Source document
****************
Thérèse's autobiography has therefore become a “great runner” in the spiritual literature of our century and an ever-unattainable bestseller, because in it everyone, from the simplest believers to the most learned theologians, can experience how a being originally neurotic-egoistic and once again neurotic due to bad religious upbringing is transformed by God into the greatest lover and the greatest “missionary” of our century.
When asked about her farewell word, Thérèse responds: “I have said everything: Only love counts!” And one of her last words, shortly before her death by asphyxiation: “I do not regret having committed myself to love, no, I do not regret it!”
****************
What is asked
A. Reproduce word for word part of the passage about Thérèse's autobiography, starting at the words "Thérèse's autobiography has" and ending after the words "of our century.".
B. Pick up the passage about Thérèse's autobiography after its last sentence and keep writing it.

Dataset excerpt
****************
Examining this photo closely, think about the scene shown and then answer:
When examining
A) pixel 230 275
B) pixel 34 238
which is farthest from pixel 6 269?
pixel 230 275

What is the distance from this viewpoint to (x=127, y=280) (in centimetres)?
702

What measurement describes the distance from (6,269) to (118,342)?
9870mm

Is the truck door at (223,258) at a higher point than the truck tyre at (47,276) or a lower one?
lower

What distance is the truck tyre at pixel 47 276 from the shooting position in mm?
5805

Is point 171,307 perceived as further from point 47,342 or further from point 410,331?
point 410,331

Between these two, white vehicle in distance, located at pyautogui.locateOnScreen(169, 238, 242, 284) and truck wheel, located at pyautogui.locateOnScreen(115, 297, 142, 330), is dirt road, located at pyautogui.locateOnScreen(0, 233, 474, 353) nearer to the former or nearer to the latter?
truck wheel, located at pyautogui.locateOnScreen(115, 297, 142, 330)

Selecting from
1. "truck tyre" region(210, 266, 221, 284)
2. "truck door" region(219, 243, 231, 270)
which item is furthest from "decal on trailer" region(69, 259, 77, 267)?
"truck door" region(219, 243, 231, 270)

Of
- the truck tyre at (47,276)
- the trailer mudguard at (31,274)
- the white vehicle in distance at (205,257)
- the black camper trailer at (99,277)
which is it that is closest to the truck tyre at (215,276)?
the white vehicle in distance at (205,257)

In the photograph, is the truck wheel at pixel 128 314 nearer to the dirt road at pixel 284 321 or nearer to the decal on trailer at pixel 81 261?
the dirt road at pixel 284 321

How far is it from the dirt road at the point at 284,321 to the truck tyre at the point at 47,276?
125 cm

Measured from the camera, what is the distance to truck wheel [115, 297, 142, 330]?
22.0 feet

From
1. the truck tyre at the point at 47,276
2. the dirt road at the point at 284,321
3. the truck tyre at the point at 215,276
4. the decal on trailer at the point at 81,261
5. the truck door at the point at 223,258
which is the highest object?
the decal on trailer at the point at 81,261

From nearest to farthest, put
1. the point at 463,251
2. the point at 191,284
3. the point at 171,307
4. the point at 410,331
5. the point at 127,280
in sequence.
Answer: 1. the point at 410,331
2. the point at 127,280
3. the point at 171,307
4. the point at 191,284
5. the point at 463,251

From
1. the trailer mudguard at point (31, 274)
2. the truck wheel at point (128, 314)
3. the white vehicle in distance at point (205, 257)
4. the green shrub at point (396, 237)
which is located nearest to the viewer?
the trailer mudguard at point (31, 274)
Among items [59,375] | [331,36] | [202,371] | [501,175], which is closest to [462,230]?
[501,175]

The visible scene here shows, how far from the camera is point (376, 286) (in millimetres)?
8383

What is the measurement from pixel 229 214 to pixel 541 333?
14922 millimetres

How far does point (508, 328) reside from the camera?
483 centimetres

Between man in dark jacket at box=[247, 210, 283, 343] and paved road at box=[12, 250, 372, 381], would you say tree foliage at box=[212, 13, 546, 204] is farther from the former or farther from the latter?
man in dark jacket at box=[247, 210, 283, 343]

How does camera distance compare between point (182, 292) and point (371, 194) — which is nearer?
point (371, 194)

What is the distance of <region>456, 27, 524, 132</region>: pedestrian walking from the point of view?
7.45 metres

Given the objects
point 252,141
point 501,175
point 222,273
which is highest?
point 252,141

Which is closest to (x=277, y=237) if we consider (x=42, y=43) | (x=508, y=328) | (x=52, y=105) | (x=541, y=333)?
****************
Answers per task
A.
Thérèse's autobiography has therefore become a “great runner” in the spiritual literature of our century and an ever-unattainable bestseller, because in it everyone, from the simplest believers to the most learned theologians, can experience how a being originally neurotic-egoistic and once again neurotic due to bad religious upbringing is transformed by God into the greatest lover and the greatest “missionary” of our century.

B.
P. Theophan Beierle OCD
Thérèse of the Child Jesus resembles a person who, with all her might, fights against something of which we see neither the exact form nor special enmity. Only in recent years, when she understood herself that she had won, does the face of the adversary reveal itself: it is the lie. The lie in all its forms that it can take on in Christianity, masked by falsehood, half-hearted truth, transitions where holiness and bigotry, art and kitsch, genuine dullness and weakness deserving contempt form an entangled mass. Thérèse’s fate is to live on this edge, to be not only continually – in life and after death – misunderstood, but also often incomprehensible; to fight with the weapons of the time against that time, to have to struggle with words and images of kitsch for life and death against the lie of kitsch, to shed the false skin with all the strength she had without being able to leave her prescribed environment, without being able to, without wanting to… She penetrates all the charms and forgeries to the simple, naked truth of the Gospel…
And what kitsch has done in mariology! What Thérèse brazenly pushes aside here, a little as if cracking the whip while clearing the temple, is the pious, well-intentioned untruth piled around Our Lady that ultimately leaves souls empty and prevents them from drinking from the fountain of truth.
Hans Urs von Balthasar
(Sisters in Spirit, Einsiedeln 1979)
Kernworte der hl. Theresia von Lisieux (2),
Karmelimpulse II/1993.
Translated by Dr. Vojtěch Pola.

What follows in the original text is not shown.